Economist worries about consumer perception |

Economist worries about consumer perception

by Scott Neuffer

Although an economic recession is not likely, the general perception of an economic downturn could cause consumers to curtail spending, and thus precipitate a real economic slowdown, according to Wells Fargo Bank vice president and senior economist Eugenio J. Alemán.

“It’s not true that housing recessions cause national recessions,” Alemán told members of the Northern Nevada Development Authority at their annual membership breakfast at Carson Valley Inn on Wednesday morning. “The consumer is what I’m worried about. If consumers believe a recession is coming, they will pull back. There is so much noise at the media level that consumers believe it.”

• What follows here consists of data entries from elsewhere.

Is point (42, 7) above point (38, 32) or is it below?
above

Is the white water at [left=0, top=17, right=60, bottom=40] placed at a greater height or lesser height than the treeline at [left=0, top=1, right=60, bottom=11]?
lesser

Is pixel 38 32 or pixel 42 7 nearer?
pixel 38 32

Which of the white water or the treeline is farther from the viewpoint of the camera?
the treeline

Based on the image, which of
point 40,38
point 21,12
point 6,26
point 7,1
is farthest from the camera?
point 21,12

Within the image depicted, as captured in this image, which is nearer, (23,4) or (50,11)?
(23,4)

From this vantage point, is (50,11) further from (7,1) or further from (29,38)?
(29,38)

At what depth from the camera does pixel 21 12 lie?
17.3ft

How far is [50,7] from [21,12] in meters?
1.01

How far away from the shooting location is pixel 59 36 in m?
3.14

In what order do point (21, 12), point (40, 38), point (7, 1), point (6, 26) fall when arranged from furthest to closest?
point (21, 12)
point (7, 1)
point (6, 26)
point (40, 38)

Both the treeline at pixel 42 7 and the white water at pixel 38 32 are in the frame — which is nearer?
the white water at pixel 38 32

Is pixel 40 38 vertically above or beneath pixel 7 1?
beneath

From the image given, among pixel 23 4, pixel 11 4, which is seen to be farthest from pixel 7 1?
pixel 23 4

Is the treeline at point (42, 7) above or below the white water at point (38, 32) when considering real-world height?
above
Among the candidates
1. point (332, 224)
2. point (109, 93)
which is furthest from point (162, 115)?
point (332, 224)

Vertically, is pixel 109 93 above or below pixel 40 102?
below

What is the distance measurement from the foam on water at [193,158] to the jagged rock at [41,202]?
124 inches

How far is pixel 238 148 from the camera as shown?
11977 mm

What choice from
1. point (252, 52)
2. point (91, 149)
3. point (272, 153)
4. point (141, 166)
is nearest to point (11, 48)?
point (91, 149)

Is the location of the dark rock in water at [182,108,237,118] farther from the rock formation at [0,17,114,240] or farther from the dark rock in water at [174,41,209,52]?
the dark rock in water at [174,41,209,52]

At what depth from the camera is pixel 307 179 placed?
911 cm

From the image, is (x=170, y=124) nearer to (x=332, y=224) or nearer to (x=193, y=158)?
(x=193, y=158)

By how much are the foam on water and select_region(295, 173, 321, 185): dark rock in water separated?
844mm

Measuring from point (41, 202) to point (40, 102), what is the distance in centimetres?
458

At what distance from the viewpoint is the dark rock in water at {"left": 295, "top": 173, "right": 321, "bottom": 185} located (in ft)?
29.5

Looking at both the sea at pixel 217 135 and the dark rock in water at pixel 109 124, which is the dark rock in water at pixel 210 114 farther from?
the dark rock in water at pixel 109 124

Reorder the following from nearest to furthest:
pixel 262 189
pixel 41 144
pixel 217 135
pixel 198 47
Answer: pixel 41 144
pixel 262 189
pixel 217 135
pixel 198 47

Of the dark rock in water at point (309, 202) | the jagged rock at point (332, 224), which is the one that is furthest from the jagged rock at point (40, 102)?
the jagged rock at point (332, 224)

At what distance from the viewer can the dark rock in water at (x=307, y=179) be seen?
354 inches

Alemán told local business leaders that Northern Nevada has a better chance of recovering from the housing recession than other parts of the country, including Las Vegas.

“Other areas like Las Vegas, Phoenix and Miami overbuilt where they shouldn’t have,” he said. “Reno will come back stronger than Vegas. The per capita income in Reno is strong compared to the rest of Nevada and the U.S. population growth will remain strong in Nevada and should support recovery in the housing market.”

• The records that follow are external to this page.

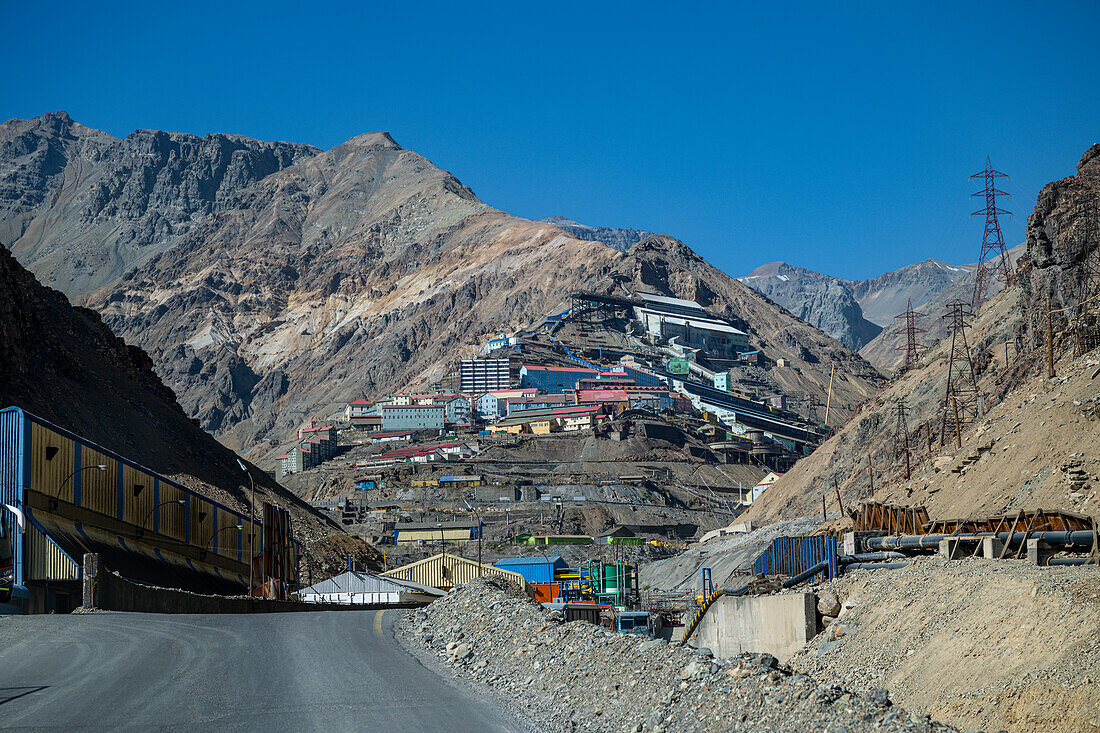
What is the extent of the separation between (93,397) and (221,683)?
6775 centimetres

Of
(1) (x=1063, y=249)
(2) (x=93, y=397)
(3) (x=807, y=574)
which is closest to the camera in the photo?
(3) (x=807, y=574)

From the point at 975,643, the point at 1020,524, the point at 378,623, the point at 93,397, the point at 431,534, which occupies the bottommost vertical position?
the point at 431,534

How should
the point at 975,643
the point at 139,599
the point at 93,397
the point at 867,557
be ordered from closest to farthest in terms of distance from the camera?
the point at 975,643 < the point at 139,599 < the point at 867,557 < the point at 93,397

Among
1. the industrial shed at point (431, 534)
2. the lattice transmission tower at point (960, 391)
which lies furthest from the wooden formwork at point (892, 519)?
the industrial shed at point (431, 534)

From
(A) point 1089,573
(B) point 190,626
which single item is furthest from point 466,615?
(A) point 1089,573

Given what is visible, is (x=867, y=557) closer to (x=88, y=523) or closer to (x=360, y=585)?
(x=360, y=585)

But Alemán said not to assume that a slowdown in construction and real estate would cause downturns in other economic sectors.

“Thirty percent of our economy is manufacturing, and only 5 percent of that is housing. Seventy percent of our economy is in services. Ninety-five percent of our economy is doing fine.”

Alemán said that home equity has nothing to do with consumption.

But Alemán did say that an unstable housing market could force lending agencies to restrict the amount of credit available to consumers.

“We’ve been having a party for 15 years. We’ve been consuming outside our boundaries,” he said. “Consumers are 70 percent of the U.S. economy and are willing to continue to consume, but they have to be able to get credit.”

Alemán said that some consumers who were able to get credit when interest rates were low will not be able to now. He said lower interest rates always bring in sectors of the population that can’t make their payments when interest rates go back up.

“Those who thought the party was going on forever have to pay, and I’m not going to foot the bill,” he said.

He stressed the normal fluctuation of business and said consumers shouldn’t overreact to a slowdown in one sector of the economy.

“We have to bring back confidence,” he said. “We have the best economy in the world.”